**GIVEN PROBLEM:**
Can you reproduce, word for word, only the part of the data that opens with the line containing "Viewing the photo, would" and closes with the line containing "Is horse belly", including both of those lines?

**GIVEN DATA:**
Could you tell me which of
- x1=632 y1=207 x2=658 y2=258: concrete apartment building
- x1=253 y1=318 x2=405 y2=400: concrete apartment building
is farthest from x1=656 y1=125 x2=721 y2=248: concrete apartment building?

--

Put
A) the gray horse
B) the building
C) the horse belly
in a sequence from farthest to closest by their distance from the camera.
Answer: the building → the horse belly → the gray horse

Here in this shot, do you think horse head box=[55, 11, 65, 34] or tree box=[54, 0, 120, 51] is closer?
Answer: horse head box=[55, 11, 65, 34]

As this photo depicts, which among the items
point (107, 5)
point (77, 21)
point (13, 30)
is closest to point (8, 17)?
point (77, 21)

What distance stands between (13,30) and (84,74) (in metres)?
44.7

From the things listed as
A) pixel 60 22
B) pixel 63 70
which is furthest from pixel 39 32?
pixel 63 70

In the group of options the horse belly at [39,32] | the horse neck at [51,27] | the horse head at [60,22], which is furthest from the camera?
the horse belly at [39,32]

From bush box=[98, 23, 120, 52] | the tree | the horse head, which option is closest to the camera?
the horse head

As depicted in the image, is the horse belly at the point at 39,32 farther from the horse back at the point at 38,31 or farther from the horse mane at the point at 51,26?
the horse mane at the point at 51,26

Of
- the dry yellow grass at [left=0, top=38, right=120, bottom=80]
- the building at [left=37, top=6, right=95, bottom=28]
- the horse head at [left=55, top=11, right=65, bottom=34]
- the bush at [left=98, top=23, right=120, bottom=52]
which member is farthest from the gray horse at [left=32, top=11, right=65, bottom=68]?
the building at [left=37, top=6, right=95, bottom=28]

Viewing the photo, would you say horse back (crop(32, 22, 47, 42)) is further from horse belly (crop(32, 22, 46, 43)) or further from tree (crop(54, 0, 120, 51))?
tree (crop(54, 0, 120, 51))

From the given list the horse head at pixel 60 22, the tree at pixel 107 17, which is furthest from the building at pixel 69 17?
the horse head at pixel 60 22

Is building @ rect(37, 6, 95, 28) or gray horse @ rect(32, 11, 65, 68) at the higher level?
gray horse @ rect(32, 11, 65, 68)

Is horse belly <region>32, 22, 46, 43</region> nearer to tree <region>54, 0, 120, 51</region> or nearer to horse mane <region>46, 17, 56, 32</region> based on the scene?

**EXERCISE RESULT:**
Viewing the photo, would you say horse back (crop(32, 22, 47, 42)) is further from horse belly (crop(32, 22, 46, 43)) or further from tree (crop(54, 0, 120, 51))?
tree (crop(54, 0, 120, 51))

From the given list the horse head at pixel 60 22, the tree at pixel 107 17, which is furthest from the building at pixel 69 17?
the horse head at pixel 60 22

Is building @ rect(37, 6, 95, 28) or gray horse @ rect(32, 11, 65, 68) at the higher level?
gray horse @ rect(32, 11, 65, 68)

Is horse belly <region>32, 22, 46, 43</region> nearer to tree <region>54, 0, 120, 51</region> or nearer to horse mane <region>46, 17, 56, 32</region> based on the scene?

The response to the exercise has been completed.